Items from a dataset:
+ + + + +
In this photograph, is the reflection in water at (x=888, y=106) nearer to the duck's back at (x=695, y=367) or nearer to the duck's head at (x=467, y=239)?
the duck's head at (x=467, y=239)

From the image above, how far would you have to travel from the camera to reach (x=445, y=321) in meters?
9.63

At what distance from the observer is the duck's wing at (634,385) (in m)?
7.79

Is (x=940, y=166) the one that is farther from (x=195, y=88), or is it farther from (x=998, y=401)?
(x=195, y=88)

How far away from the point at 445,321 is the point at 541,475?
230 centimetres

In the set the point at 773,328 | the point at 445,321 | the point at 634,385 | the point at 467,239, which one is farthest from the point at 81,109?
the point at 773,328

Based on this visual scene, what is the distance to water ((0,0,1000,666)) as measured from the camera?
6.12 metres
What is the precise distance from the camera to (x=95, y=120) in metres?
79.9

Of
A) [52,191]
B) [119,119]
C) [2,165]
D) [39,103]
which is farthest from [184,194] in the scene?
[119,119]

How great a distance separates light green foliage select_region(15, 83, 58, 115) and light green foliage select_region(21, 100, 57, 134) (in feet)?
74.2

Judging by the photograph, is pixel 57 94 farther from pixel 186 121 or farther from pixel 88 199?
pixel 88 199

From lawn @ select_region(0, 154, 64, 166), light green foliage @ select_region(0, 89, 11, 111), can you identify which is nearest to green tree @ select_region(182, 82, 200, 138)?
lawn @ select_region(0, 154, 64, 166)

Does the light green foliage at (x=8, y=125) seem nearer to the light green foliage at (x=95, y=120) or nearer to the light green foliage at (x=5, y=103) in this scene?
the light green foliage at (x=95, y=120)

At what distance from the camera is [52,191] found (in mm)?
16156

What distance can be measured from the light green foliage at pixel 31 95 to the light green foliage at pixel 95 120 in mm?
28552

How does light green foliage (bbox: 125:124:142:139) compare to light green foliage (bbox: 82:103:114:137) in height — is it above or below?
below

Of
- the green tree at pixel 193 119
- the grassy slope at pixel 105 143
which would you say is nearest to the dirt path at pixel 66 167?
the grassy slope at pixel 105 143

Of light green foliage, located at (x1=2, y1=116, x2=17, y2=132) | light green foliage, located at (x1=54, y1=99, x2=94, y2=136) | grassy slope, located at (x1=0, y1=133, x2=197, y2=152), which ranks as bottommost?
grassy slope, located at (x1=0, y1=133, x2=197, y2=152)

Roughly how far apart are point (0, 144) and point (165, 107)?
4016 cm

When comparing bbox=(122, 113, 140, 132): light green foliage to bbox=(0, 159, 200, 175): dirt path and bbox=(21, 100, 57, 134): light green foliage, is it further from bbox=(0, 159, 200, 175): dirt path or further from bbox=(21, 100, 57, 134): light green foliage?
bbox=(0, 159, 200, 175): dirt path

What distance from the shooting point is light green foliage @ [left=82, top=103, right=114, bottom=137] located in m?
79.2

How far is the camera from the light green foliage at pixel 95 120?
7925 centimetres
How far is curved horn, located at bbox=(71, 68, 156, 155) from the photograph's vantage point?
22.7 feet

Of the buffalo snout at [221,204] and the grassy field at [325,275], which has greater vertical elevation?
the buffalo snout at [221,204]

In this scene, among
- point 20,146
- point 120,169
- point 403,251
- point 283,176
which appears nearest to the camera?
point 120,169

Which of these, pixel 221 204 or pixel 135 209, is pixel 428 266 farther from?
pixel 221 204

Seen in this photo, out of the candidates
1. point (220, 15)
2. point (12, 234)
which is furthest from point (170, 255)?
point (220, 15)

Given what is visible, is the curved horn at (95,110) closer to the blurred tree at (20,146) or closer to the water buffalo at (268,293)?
+ + + + +
→ SHORT TASK:
Recast the lines of the listing as a Markdown table with the columns "Row" and "Line." Start at the line containing "Roughly how far", go on through the end of the listing, number each line, and skip the blank ones.

→ CORRECT RESULT:
| Row | Line |
|---|---|
| 1 | Roughly how far apart are point (0, 144) and point (165, 107)? |
| 2 | 4016 cm |
| 3 | When comparing bbox=(122, 113, 140, 132): light green foliage to bbox=(0, 159, 200, 175): dirt path and bbox=(21, 100, 57, 134): light green foliage, is it further from bbox=(0, 159, 200, 175): dirt path or further from bbox=(21, 100, 57, 134): light green foliage? |
| 4 | bbox=(0, 159, 200, 175): dirt path |
| 5 | What distance from the shooting point is light green foliage @ [left=82, top=103, right=114, bottom=137] located in m? |
| 6 | 79.2 |
| 7 | How far is the camera from the light green foliage at pixel 95 120? |
| 8 | 7925 centimetres |
| 9 | How far is curved horn, located at bbox=(71, 68, 156, 155) from the photograph's vantage point? |
| 10 | 22.7 feet |
| 11 | Of the buffalo snout at [221,204] and the grassy field at [325,275], which has greater vertical elevation? |
| 12 | the buffalo snout at [221,204] |
| 13 | In this scene, among |
| 14 | - point 20,146 |
| 15 | - point 120,169 |
| 16 | - point 403,251 |
| 17 | - point 283,176 |
| 18 | which appears nearest to the camera? |
| 19 | point 120,169 |
| 20 | Which of these, pixel 221 204 or pixel 135 209, is pixel 428 266 farther from? |
| 21 | pixel 221 204 |
| 22 | Seen in this photo, out of the candidates |
| 23 | 1. point (220, 15) |
| 24 | 2. point (12, 234) |
| 25 | which is furthest from point (170, 255)? |
| 26 | point (220, 15) |
| 27 | Given what is visible, is the curved horn at (95,110) closer to the blurred tree at (20,146) or closer to the water buffalo at (268,293)? |